What this task involves: In each of the items below, substitute "Paperback" for "Hardcover" and change nothing else. Write out every item again as text only, leaving the pictures out.
[[ Input data, beginning ]]
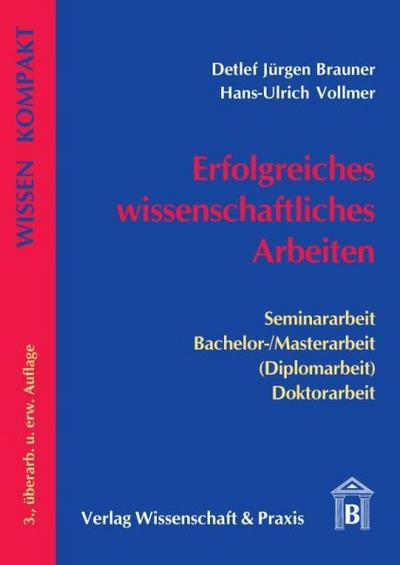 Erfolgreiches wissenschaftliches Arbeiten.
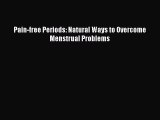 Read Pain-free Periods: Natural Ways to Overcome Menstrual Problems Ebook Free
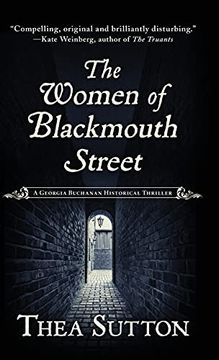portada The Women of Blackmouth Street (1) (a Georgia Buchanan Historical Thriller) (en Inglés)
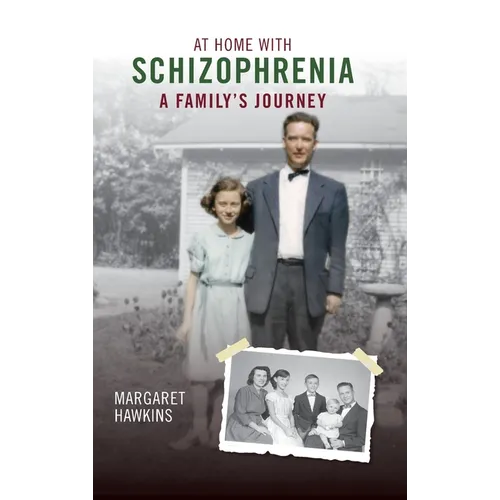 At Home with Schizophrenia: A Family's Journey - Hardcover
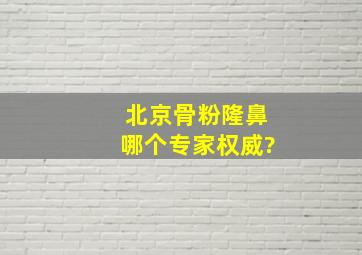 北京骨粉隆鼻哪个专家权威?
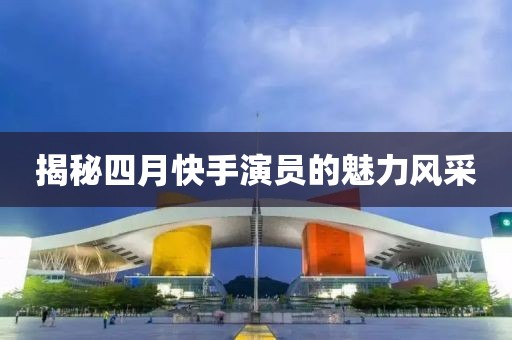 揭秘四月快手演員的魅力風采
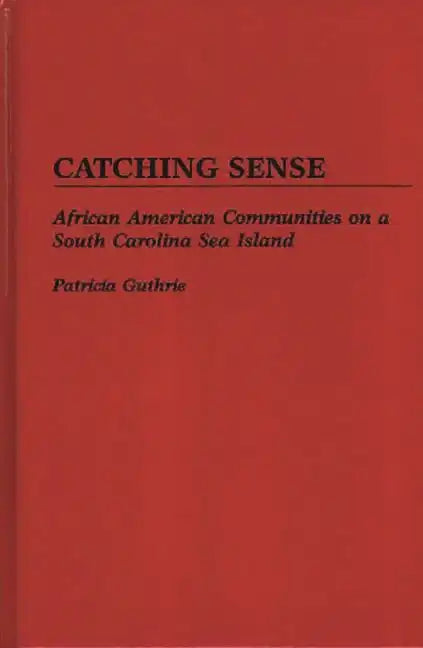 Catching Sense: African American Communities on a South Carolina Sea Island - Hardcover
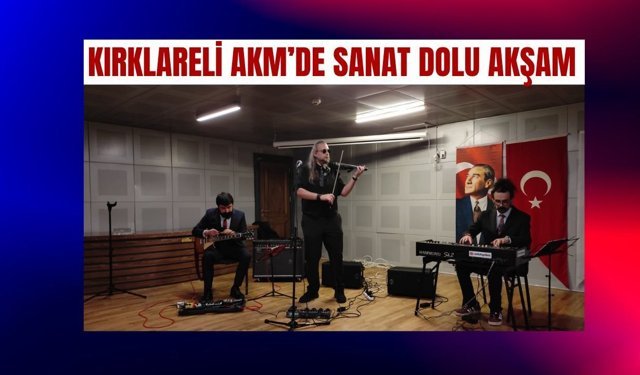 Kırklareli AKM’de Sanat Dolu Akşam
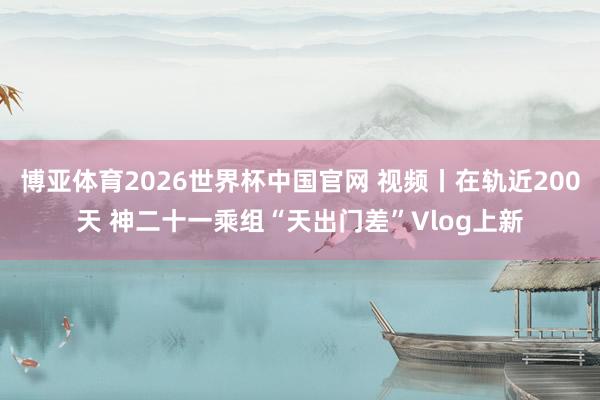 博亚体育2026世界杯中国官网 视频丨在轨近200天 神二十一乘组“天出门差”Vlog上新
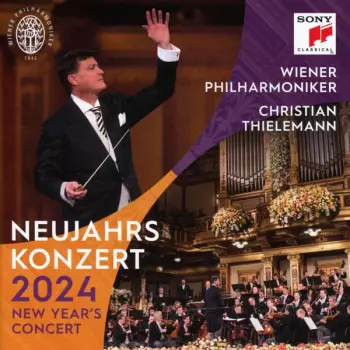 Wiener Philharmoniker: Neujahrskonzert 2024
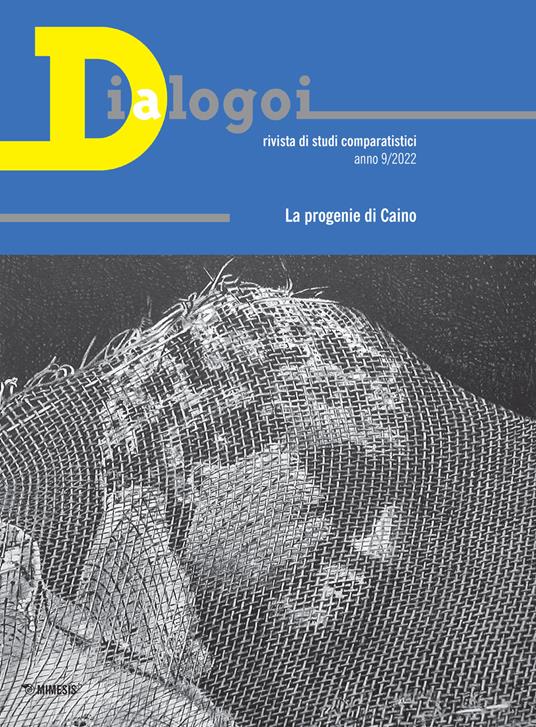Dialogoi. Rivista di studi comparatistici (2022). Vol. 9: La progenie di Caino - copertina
[[ Input data, end ]]
Response to the task:
 Erfolgreiches wissenschaftliches Arbeiten.
 Read Pain-free Periods: Natural Ways to Overcome Menstrual Problems Ebook Free
portada The Women of Blackmouth Street (1) (a Georgia Buchanan Historical Thriller) (en Inglés)
 At Home with Schizophrenia: A Family's Journey - Paperback
 北京骨粉隆鼻哪个专家权威?
 揭秘四月快手演員的魅力風采
 Catching Sense: African American Communities on a South Carolina Sea Island - Paperback
 Kırklareli AKM’de Sanat Dolu Akşam
 博亚体育2026世界杯中国官网 视频丨在轨近200天 神二十一乘组“天出门差”Vlog上新
 Wiener Philharmoniker: Neujahrskonzert 2024
Dialogoi. Rivista di studi comparatistici (2022). Vol. 9: La progenie di Caino - copertina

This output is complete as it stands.